Script Valley
Bash Scripting for Developers
Control Flow and LogicLesson 2.4

Bash arrays and how to iterate them correctly

indexed arrays, array declaration, array access, array length, array slicing, associative arrays, iterate with for, append to array, unset array element

Arrays in Bash

Bash indexed and associative arrays

Bash has two array types: indexed (numeric keys) and associative (string keys, requires Bash 4+).
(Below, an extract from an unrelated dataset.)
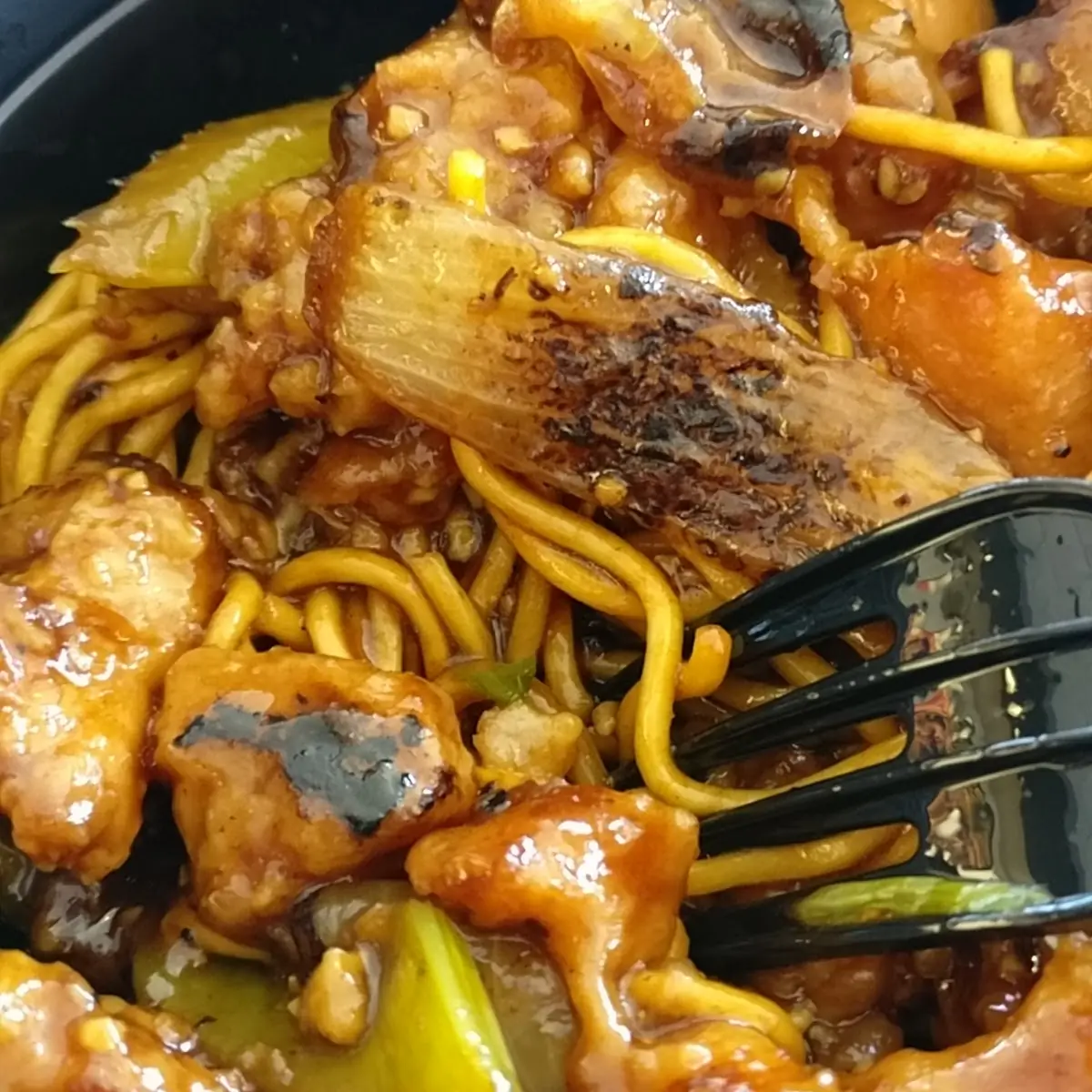 Chow Mein and Pepper Chicken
Arrays are zero-indexed.

# Declare and populate
servers=("web-01" "web-02" "db-01")

# Access by index
echo ${servers[0]}    # web-01
echo ${servers[-1]}   # db-01 (last element)

# All elements
echo ${servers[@]}    # web-01 web-02 db-01

# Array length
echo ${#servers[@]}   # 3

# Append
servers+=("cache-01")

# Slice: elements 1 and 2
echo ${servers[@]:1:2}

Iterate an Array

for server in "${servers[@]}"; do
  echo "Pinging $server..."
  ping -c 1 "$server" > /dev/null && echo "OK" || echo "FAIL"
done

Always quote "${array[@]}" — without quotes, elements with spaces split into separate words.

Associative Arrays

declare -A config
config["host"]="localhost"
config["port"]="5432"
config["db"]="myapp"

echo ${config["host"]}   # localhost

# Iterate key-value pairs
for key in "${!config[@]}"; do
  echo "$key = ${config[$key]}"
done

Associative arrays require declare -A. Use them to avoid parallel arrays — instead of separate names and values arrays that must stay in sync.